Literature & Literacies in a Digital Age (173)

SPRING SEMESTER ELECTIVE
For students in grade 12
Prerequisites: Successful completion of seven semesters of English

In this course, students will study the forms and purposes of information presented in diverse media and formats (e.g., written, visual, quantitative, oral), and evaluate the motives (e.g., social, commercial, political) behind its presentation. Students will distinguish among fact, opinion, and reasoned judgment in a text, assess the extent to which the reasoning and evidence in a text support the author’s claims and evaluate an author’s premises, claims, and evidence by corroborating or challenging them with other information. Students will explore how media shapes and is shaped by the message, and how social, historical, and psychological factors both inform, and are informed by, our media landscape.
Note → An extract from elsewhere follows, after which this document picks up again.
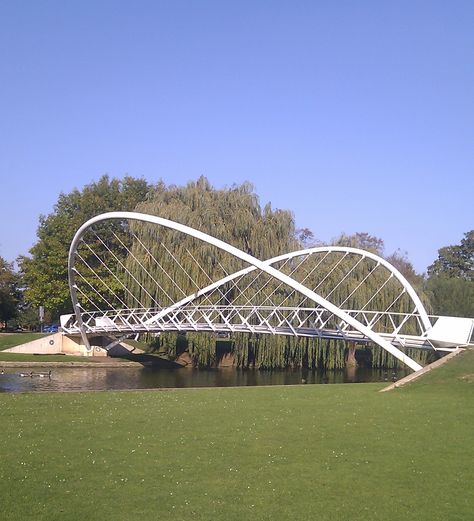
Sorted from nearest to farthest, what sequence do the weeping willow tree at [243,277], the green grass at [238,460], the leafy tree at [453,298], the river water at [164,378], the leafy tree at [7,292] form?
the green grass at [238,460], the river water at [164,378], the weeping willow tree at [243,277], the leafy tree at [453,298], the leafy tree at [7,292]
Students will analyze texts and information presented in diverse media and formats and determine the main ideas and supporting details. Students will then interpret this information and explain how it contributes to a topic, text, or issue under study. Students will be able to identify the role of bias and perspective in various forms of media. In their writing and other media production, students will analyze the relationship between a primary and secondary source on the same topic, compare and contrast treatments of the same topic and integrate information from diverse sources into a coherent understanding of an idea or event, noting discrepancies among sources.

Evaluation is based on class discussion, quizzes, tests, oral presentations, written essays, individual and group projects, the production of original digital media, and a final assessment.